Take, for example, poor whites in New Orleans. Wealthier whites announced they would not accept integrated schools, and would pull their kids out and put them in private schools. There were some white families who crossed vicious picket lines to take their children to school because they did not have the luxury of paying private tuition (it should be noted that some—though not all--of them would have done so had they possessed the means). Doing so also took an enormous toll of them, even physically.

Of course, racial problems persist here in the South (though these days when you look especially at immigration issues, I don’t think they’re necessarily much worse than anywhere else) but another theme is how desegregation occurred much quicker than most people thought. Some whites barely changed their views, but many others quickly adjusted, even though a few years earlier most people thought Jim Crow would last forever because it was so embedded legally and culturally. They had been taught not to question it.
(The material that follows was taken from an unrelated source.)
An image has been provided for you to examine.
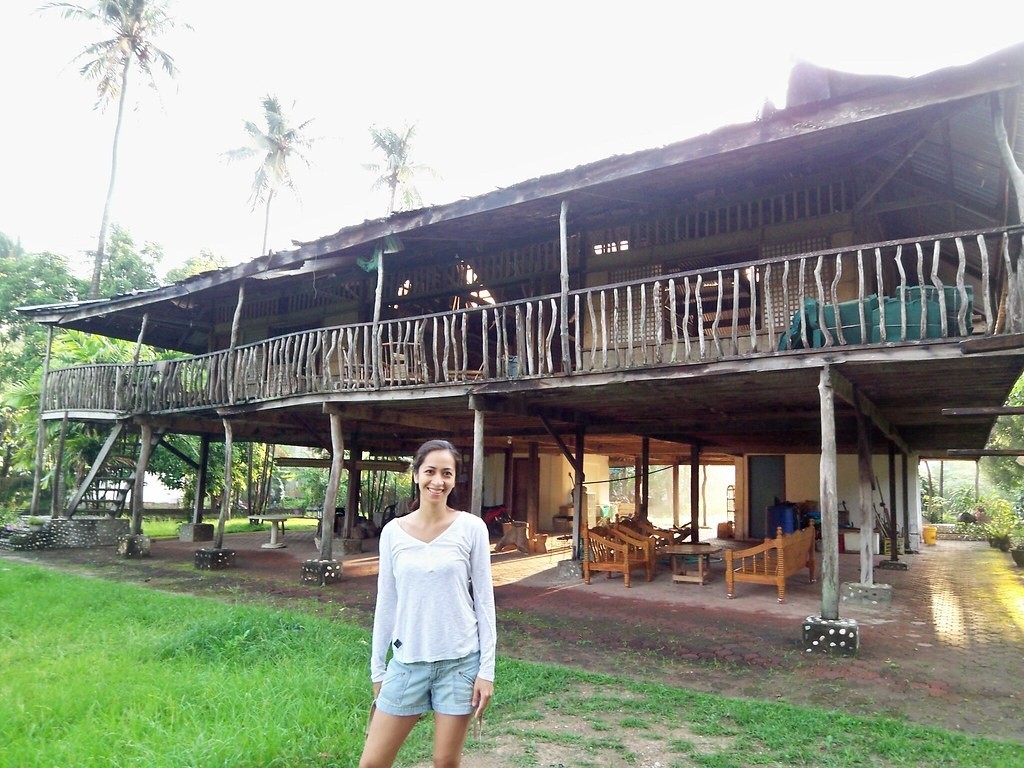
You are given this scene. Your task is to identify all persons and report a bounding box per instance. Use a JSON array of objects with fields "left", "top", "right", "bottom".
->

The book ends with a discussion, already raised by civil rights leaders 40+ years ago, that segregation is a fundamentally white problem. Achieving change required white southerners to internalize that it was simply unacceptable to claim that racial discrimination was consistent with democracy, and to argue that African Americans preferred the status quo (Sokol does a nice job of showing how whites would say “their” blacks were perfectly happy). Accepting these things also could even entail a certain catharsis: “The civil rights movement was about breaking down physical and legal barriers, but it also allowed white southerners to reimagine their lives and worlds” (p. 321).
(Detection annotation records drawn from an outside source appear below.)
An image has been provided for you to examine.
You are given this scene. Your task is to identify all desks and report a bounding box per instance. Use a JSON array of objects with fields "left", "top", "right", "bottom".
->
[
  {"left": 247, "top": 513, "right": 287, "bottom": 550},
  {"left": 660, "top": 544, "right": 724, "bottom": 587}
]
Along those lines, I would’ve liked to see a more detailed discussion about how all this related to the white southerner president who did so much for the civil rights movement. I am waiting (and will have to keep waiting for years, I think) for Robert Caro’s new installment of his compelling biographies of Lyndon Johnson (I loved Master of the Senate).


Chris Lawrence 11:25 PM  

Sounds like an interesting book; since it turns out I'm teaching southern politics in the fall (instead of the spring, which is what I'd previously thought) I'll have to check it out ASAP.

Greg Weeks 5:49 AM  

I think it would be very accessible for undergrads.